== Segment start ==

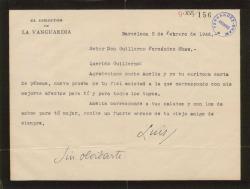Carta de Luis de Galinsoga a Guillermo Fernández-Shaw, agradeciendo una carta de pésame.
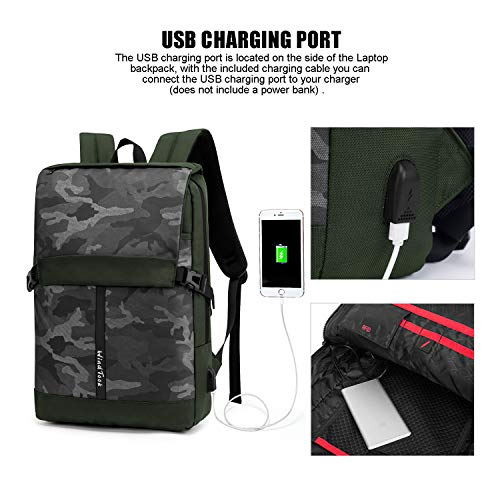 WindTook Laptop Backpack with USB Charging Port, Business Travel College School Computer Bag for Women & Men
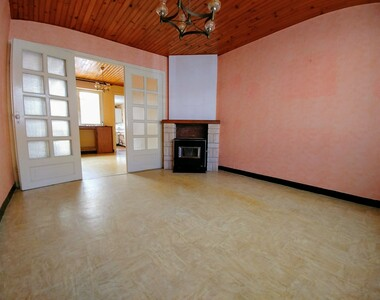Vente Maison 6 pièces 90m² Harnes (62440) - photo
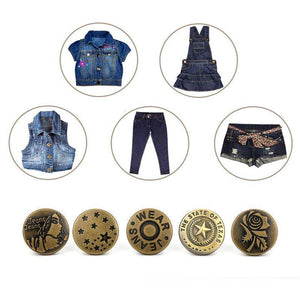 Detachable Adjustable Waist Button Decorative Button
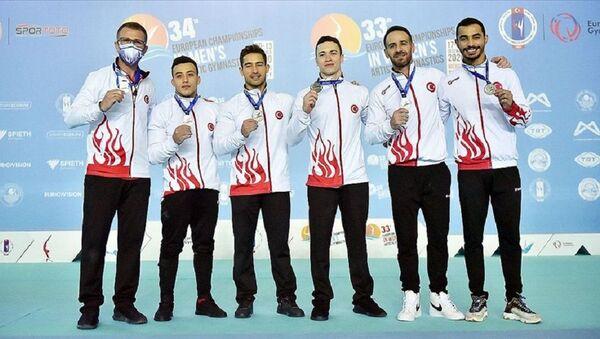 Avrupa Erkekler Artistik Cimnastik Şampiyonası'nda Türkiye ikinci oldu - Sputnik Türkiye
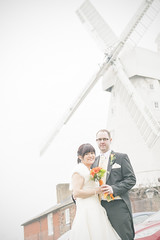 Photo of 20130505_F0002: The Willesborough Windmill wedding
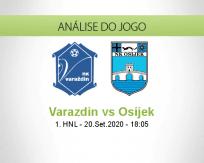 Prognóstico Varaždin Osijek (20 Setembro 2020)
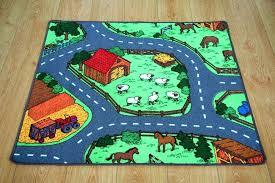 kid road rugs farm yard children s rug kid animal village road play mat home bar kid road rugs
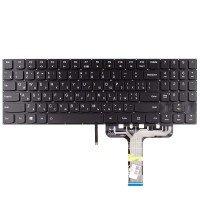 Клавиатура для Lenovo Legion y530-15ich Y540-15IRH Y545-15ICH Y740 Y9000K, RU/UA, (SN20T24414, V1604200S1, Y540P, PK131DG3D00, черная, с подсветкой)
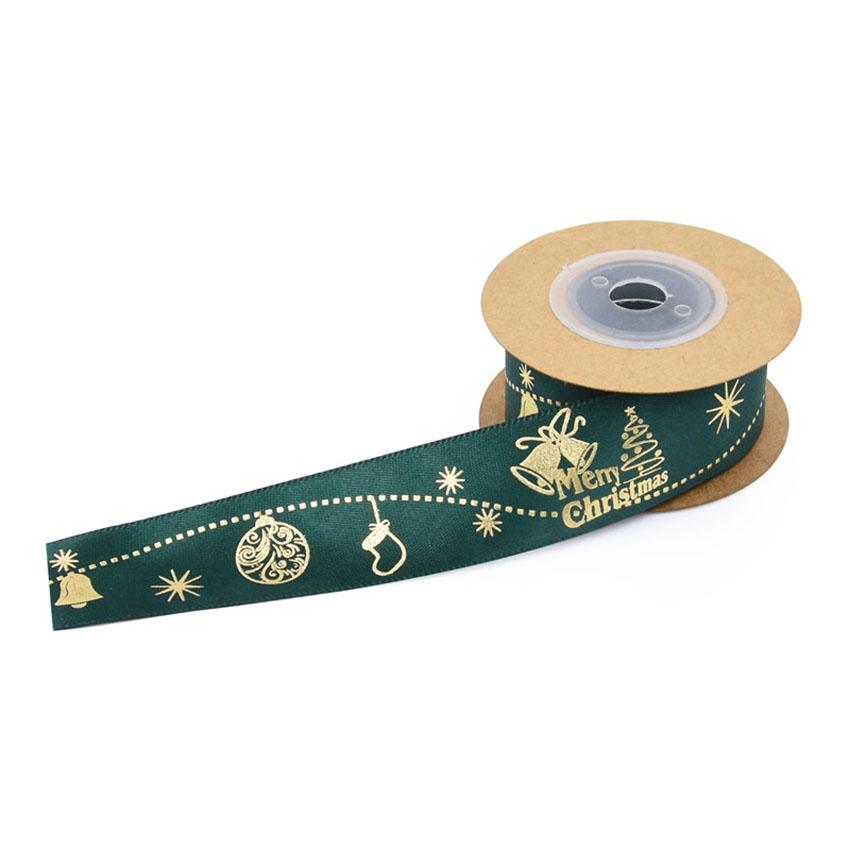 PR-032 Custom christmas satin ribbon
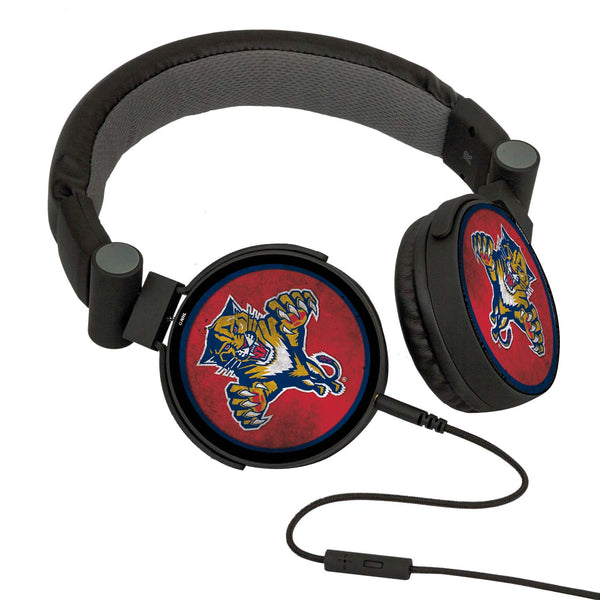 Florida Panthers® DJ Headphones- Washed Collection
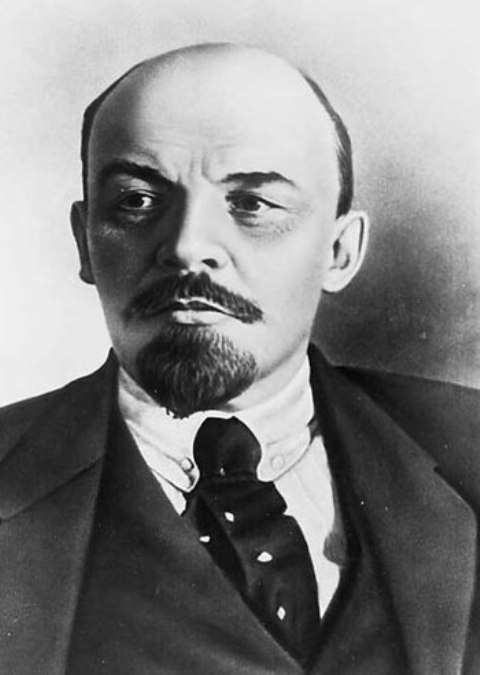 Vladimir Lenin, Head of the Communist Party and first president of the Soviet Union, who created the Russian State Diamond Fund, the custodian of the Russian Crown Jewels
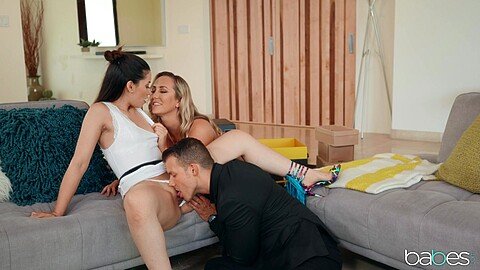 Brett Rossi Codey Steele Aria Lee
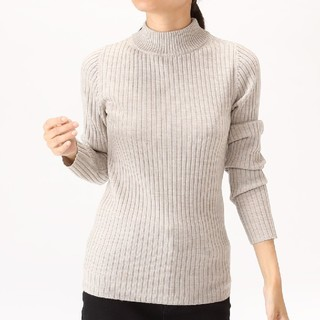 MUJI (無印良品) - 無印良品首のチクチクをおさえたワイドリブ洗えるハイネックセーター/オートミールM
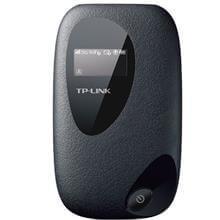 مودم  TP-LINK M5350 3G Mobile Portable Wi-Fi Modem Router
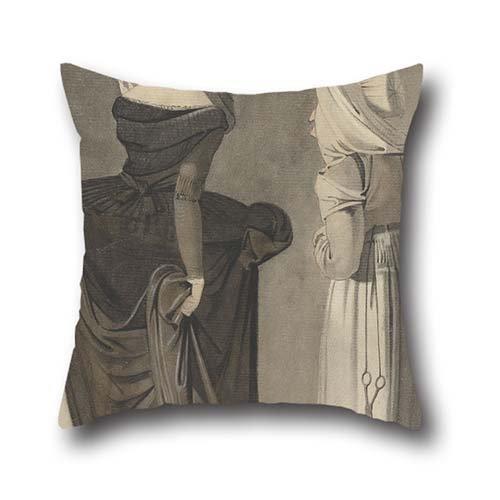 Pittura a olio John Brown-A Roman Lady con un Duenna federe 40,6x 40,6cm/40da 40cm Regalo o decorazione per sala di studio, Panca, Gril amico, Seggiolino auto, GF, Panca da entrambi i lati
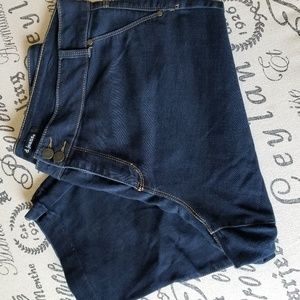 Denim - Capri Pants Size 20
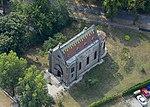 A Szapáry-kápolna a levegőből.jpg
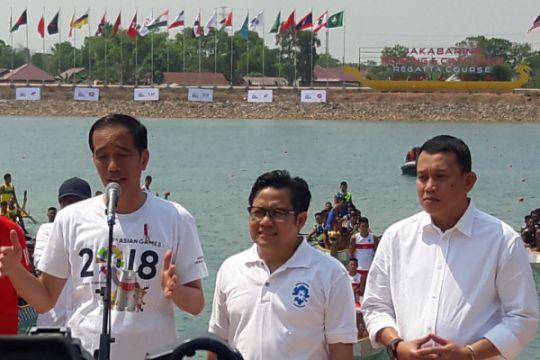 Hadiah Rp1 miliar untuk kejuaraan Dragon Boat 2018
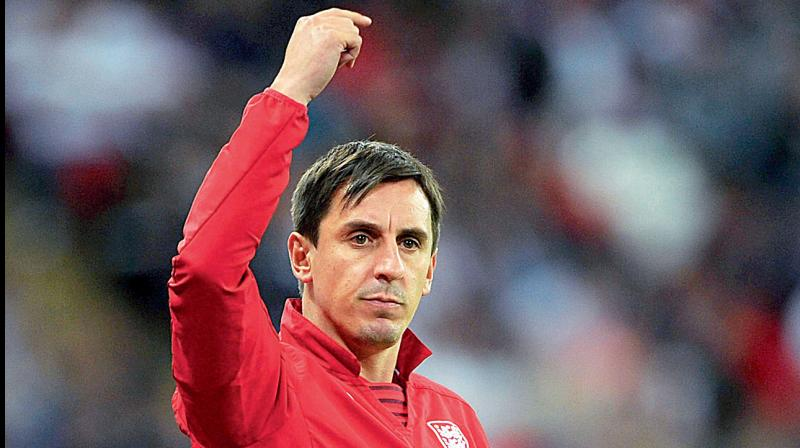 Former Manchester United captain and England assistant coach Gary Neville. DC File Photo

== Segment end ==

**WHAT THE EXERCISE ASKS:**
The reply must match the records exactly, apart from the pictures, which are left out.

**RESPONSE TO THIS TASK:**
Carta de Luis de Galinsoga a Guillermo Fernández-Shaw, agradeciendo una carta de pésame.
 WindTook Laptop Backpack with USB Charging Port, Business Travel College School Computer Bag for Women & Men
Vente Maison 6 pièces 90m² Harnes (62440) - photo
 Detachable Adjustable Waist Button Decorative Button
 Avrupa Erkekler Artistik Cimnastik Şampiyonası'nda Türkiye ikinci oldu - Sputnik Türkiye
 Photo of 20130505_F0002: The Willesborough Windmill wedding
 Prognóstico Varaždin Osijek (20 Setembro 2020)
 kid road rugs farm yard children s rug kid animal village road play mat home bar kid road rugs
 Клавиатура для Lenovo Legion y530-15ich Y540-15IRH Y545-15ICH Y740 Y9000K, RU/UA, (SN20T24414, V1604200S1, Y540P, PK131DG3D00, черная, с подсветкой)
 PR-032 Custom christmas satin ribbon
 Florida Panthers® DJ Headphones- Washed Collection
 Vladimir Lenin, Head of the Communist Party and first president of the Soviet Union, who created the Russian State Diamond Fund, the custodian of the Russian Crown Jewels
 Brett Rossi Codey Steele Aria Lee
 MUJI (無印良品) - 無印良品首のチクチクをおさえたワイドリブ洗えるハイネックセーター/オートミールM
 مودم  TP-LINK M5350 3G Mobile Portable Wi-Fi Modem Router
 Pittura a olio John Brown-A Roman Lady con un Duenna federe 40,6x 40,6cm/40da 40cm Regalo o decorazione per sala di studio, Panca, Gril amico, Seggiolino auto, GF, Panca da entrambi i lati
 Denim - Capri Pants Size 20
 A Szapáry-kápolna a levegőből.jpg
 Hadiah Rp1 miliar untuk kejuaraan Dragon Boat 2018
 Former Manchester United captain and England assistant coach Gary Neville. DC File Photo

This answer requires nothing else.